Händler-Sturm der Entrüstung gegen Yelp

Viele suchen Rat beim Anwalt

Ein weiteres Indiz dafür, dass die Yelp-Kunden nicht bloß ein wenig verstimmt sind, sondern die Probleme durchaus als ernste Angelegenheitt ansehen und teilweise sogar um ihre berufliche Existenz fürchten, bietet Jens Ferner. Der Rechtsanwalt aus Alsdorf, der sich unter anderem auf IT- und Medienrecht spezialisiert hat, erhielt allein in dieser Woche rund 25 Anfragen von verärgerten und verunsicherten Yelp-Nutzern.
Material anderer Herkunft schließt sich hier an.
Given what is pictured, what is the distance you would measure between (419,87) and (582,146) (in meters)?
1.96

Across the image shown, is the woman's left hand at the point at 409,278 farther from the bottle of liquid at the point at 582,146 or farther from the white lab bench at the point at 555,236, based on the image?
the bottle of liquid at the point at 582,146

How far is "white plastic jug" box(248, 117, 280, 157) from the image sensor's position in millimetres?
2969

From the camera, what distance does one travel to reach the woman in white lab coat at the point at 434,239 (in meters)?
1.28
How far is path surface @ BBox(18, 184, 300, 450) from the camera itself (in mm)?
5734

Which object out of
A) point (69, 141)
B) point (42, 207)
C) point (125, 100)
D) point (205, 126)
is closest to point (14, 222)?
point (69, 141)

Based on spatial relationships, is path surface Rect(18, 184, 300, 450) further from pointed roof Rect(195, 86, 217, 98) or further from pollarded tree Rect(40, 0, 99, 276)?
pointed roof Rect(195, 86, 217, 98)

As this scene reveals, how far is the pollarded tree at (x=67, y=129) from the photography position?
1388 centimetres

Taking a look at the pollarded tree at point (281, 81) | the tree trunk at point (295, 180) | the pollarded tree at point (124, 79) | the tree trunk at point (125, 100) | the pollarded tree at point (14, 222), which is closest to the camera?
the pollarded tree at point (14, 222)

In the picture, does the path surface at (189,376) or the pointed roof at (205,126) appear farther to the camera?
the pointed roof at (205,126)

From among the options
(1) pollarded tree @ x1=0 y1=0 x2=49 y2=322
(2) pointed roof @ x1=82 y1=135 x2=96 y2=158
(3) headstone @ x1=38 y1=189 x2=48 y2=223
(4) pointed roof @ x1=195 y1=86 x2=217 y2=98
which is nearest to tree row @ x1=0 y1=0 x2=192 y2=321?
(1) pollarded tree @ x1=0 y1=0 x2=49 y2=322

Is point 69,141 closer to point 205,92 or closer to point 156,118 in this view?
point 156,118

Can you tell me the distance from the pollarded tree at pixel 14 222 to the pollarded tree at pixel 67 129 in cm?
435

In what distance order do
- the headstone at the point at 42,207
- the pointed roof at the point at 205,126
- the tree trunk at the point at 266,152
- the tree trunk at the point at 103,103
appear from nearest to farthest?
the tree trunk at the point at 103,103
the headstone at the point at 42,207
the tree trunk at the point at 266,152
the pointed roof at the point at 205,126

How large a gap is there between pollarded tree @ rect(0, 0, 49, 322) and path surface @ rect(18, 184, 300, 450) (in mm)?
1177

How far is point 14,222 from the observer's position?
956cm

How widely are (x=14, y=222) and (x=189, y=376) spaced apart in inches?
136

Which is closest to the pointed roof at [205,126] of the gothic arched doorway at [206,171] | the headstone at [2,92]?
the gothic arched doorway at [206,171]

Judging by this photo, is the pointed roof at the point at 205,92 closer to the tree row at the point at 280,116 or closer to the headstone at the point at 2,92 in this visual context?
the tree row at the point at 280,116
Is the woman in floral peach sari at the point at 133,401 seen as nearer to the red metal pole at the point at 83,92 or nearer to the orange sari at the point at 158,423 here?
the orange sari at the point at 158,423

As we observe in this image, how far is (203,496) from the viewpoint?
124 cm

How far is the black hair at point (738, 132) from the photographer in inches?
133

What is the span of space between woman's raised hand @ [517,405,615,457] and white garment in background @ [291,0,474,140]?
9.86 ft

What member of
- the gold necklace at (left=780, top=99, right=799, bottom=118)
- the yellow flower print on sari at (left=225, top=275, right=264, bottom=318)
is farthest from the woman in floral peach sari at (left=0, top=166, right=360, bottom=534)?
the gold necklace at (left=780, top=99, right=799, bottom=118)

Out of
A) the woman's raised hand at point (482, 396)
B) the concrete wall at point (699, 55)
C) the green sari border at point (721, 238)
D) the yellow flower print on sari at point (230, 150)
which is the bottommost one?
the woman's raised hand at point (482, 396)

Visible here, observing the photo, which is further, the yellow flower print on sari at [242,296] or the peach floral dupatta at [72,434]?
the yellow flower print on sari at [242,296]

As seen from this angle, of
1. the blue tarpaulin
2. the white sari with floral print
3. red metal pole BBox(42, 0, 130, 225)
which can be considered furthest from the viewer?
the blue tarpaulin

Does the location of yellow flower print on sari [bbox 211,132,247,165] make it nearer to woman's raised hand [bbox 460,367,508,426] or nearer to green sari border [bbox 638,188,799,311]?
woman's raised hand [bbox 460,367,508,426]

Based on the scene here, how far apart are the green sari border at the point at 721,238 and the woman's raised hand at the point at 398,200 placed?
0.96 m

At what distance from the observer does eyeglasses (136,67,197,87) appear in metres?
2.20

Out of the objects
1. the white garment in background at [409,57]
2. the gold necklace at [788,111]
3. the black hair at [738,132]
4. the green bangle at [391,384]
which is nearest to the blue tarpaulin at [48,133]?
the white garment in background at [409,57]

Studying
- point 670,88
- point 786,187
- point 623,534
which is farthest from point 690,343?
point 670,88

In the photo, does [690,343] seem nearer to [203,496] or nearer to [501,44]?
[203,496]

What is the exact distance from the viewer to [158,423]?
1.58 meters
Zunächst sei es einmal "Sache von Yelp", nach welchen Kriterien Bewertungen gegebenenfalls ausgefiltert werden, so Ferner. Allerdings: "Es gibt eine Grenze des Zulässigen - wenn etwa willkürlich gefiltert wird oder gar vorsätzlich positive Kriterien herausgefiltert werden mit der Motivation, für Premium-Accounts zu werben." Letzteres, schränkt Ferner gleich ein, sei aber sehr schwer nachzuweisen. Seiner Einschätzung nach habe ein Unternehmen einen Anspruch auf korrekte Darstellung, falls ein verzerrtes Bild des Unternehmens durch die unkorrekte Wiedergabe vorhandener Bewertungen gezeichnet werde. Rechtsprechung dazu gibt es aber bisher nicht. An dieser Stelle unterscheide sich der Fall auch von dem üblichen Streit bei Bewertungsplattformen: "Es geht nicht darum, ob eine negative Kritik zulässig ist, etwa weil sie eine Meinungsäußerung darstellt", erläutert Ferner. "Vielmehr geht es darum, ob bisher vorhandene Bewertungen so weggelassen werden dürfen, dass ein neuer - verzerrter - Eindruck des Unternehmens entsteht."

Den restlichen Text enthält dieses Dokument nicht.